Published: 31 December 2015
The recent winter storms have breached another coastal section of main line railway closing the route for up to two months. The unwelcome Christmas present has closed the line between Dover Priory and Folkestone Central stations on the English Channel coast and follows the stormy weather combined with high tides causing severe damage to the sea wall at Dover.
The electrified main line runs along the top of the wall which also acts as a sea defence just west of Dover Harbour with the damage being found on Christmas Eve. In the week after the damage was found, the wall condition has worsened and now has severe damage to several sections including sink holes two or three metres deep along its length Network Rail says.
The repairs will be like with Dawlish a year ago and have to made in conjunction with the tides and weather as the sea wall will need to be rebuilt. Once engineers have completed their assessment they will be able to estimate how long the repair work will take.
Until this happens, a bus replacement service is running between Dover Priory and Folkestone Central and some Southeastern high speed ‘Javelin’ trains will be diverted to run between Ashford International and Ramsgate via Canterbury West. Passengers travelling between Dover and London will also be able to use trains to London Victoria via Canterbury East.
An additional service will run each day between Dover Priory and Ramsgate calling at all stations (Martin Mill, Deal, Walmer and Sandwich).
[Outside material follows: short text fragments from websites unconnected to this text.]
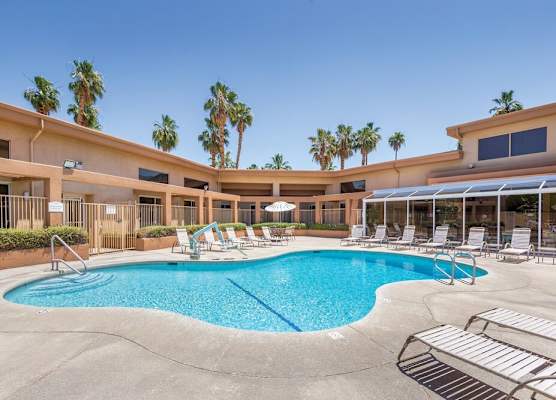 WorldMark Palm Springs - Plaza Resort and Spa 1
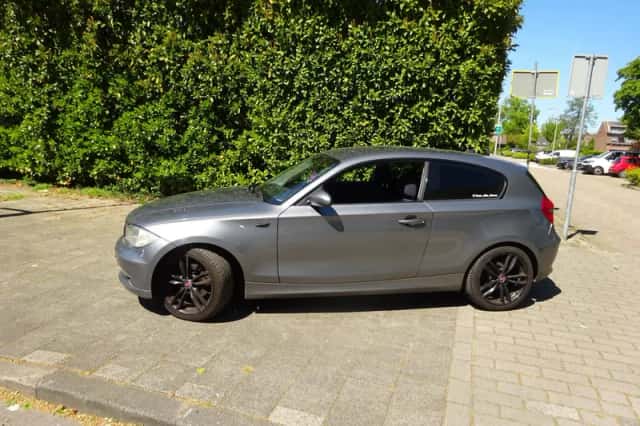 BMW 1-Serie (2008) thumbnail 2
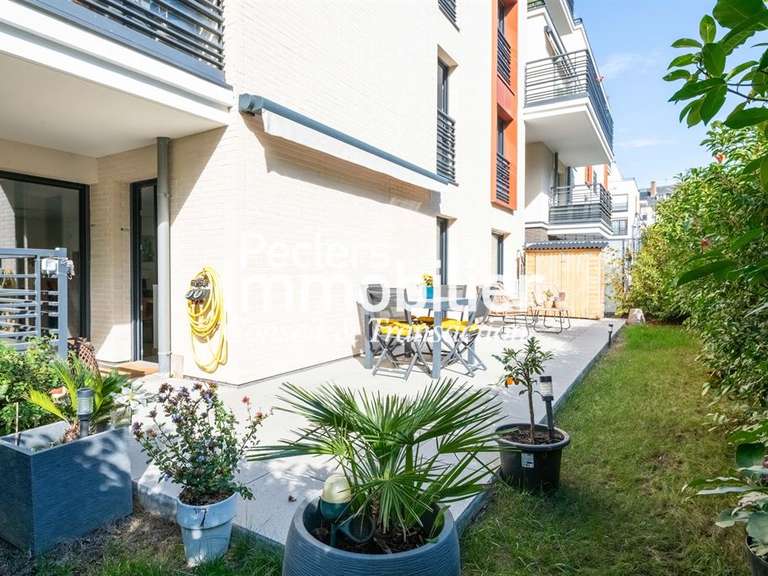 Appartement Rueil-Malmaison - 2 chambres - 81m²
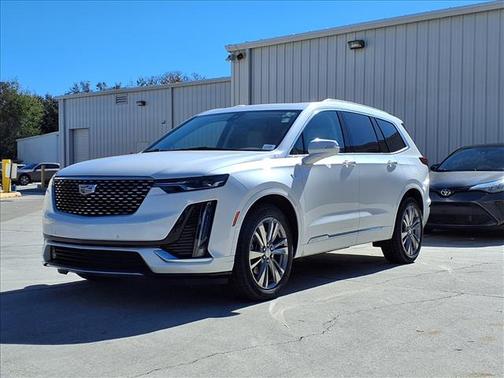 2023 Cadillac XT6 Premium Luxury FWD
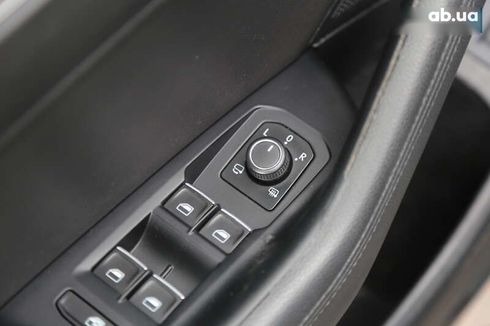 Volkswagen Passat 2015 - фото 28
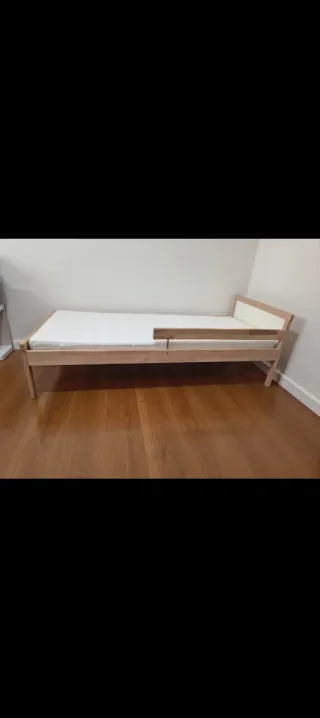 Cama infantil IKEA SNIGLAR + colchón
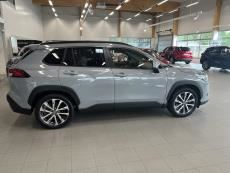 2.0 Hybrid AWD-i Launch Edition Sähköinen takaluukku / Adaptiivinen vakkari / Langaston latausalusta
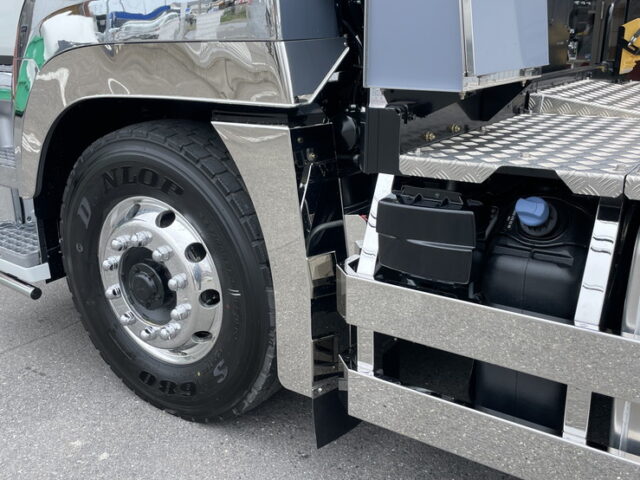 新品架装済　トレーラーヘッド　ハイルーフ　未使用　D尺　第5輪荷重11.500㎏　プレミアムライン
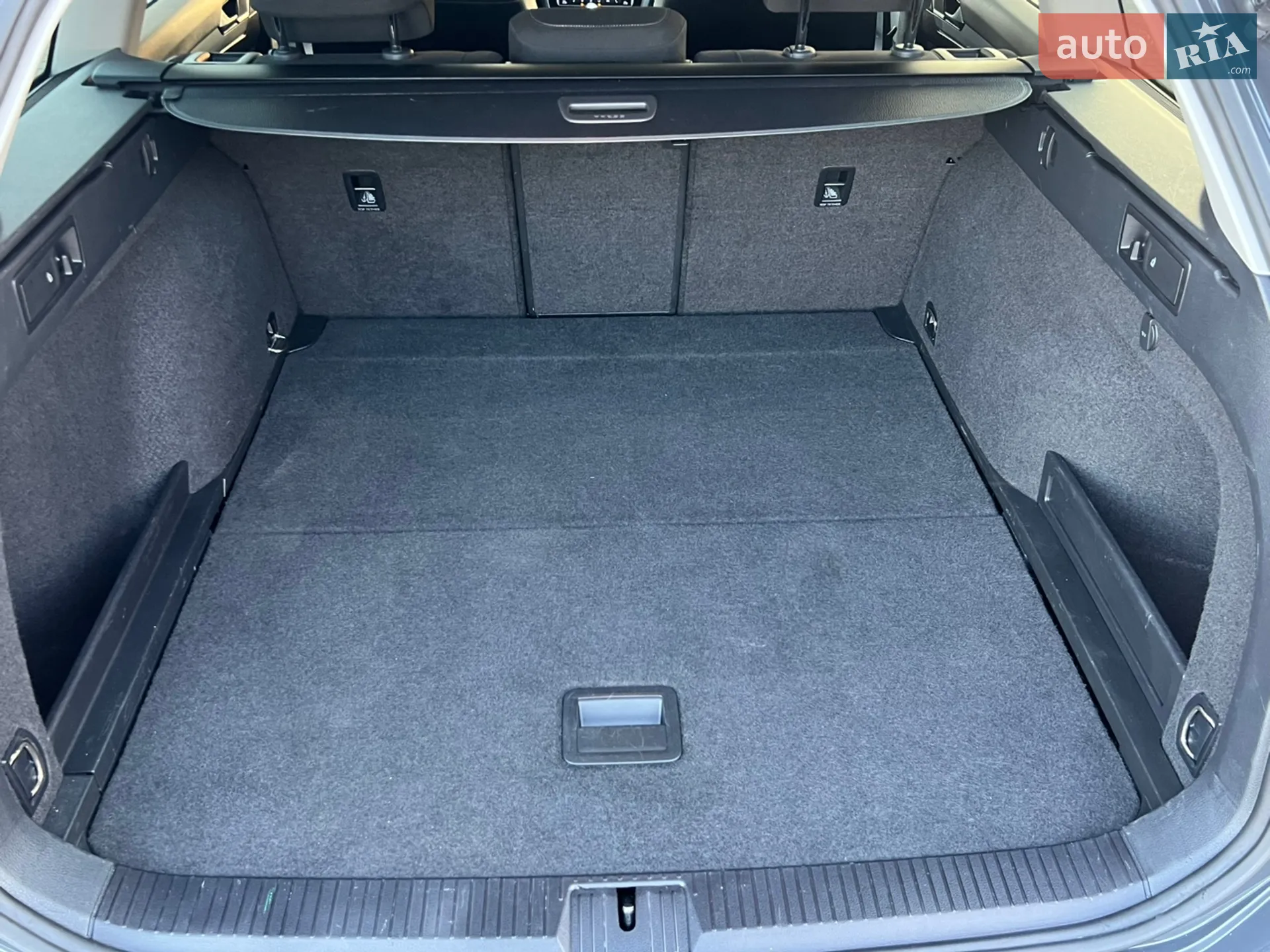 2019 Volkswagen Passat - мініатюра 13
And for locals who like to use the beach, be aware that the footbridge to the local beach has also been damaged and has been fenced off for repairs, which will also be carried out by Network Rail engineers.
A Network Rail spokesperson said: “We know how important the railway is for people in this area and our orange army is working round the clock to establish what action needs to be taken, though we know the damage to the sea wall supporting the railway is severe.
“Teams of engineers are on site and we will do everything we can to reopen this stretch of railway as quickly as possible.
“In the meantime, passengers should check with Southeastern Trains for the latest information before travelling.”
A spokesman for Southeastern added: “Network Rail have encountered a great deal of damage and the repair works will take a significant amount of time.
The line has a history of service interruptions but usually due to chalk falls. There is a special warning system in place in Shakespeare tunnel for example made up of trip wires. If these are hit by falling rock or chalk, they activate the danger signal to stop all trains.
Because of the chalk formation, the tunnel has a unique shape, tall and narrow to minimise the chances of rock falls.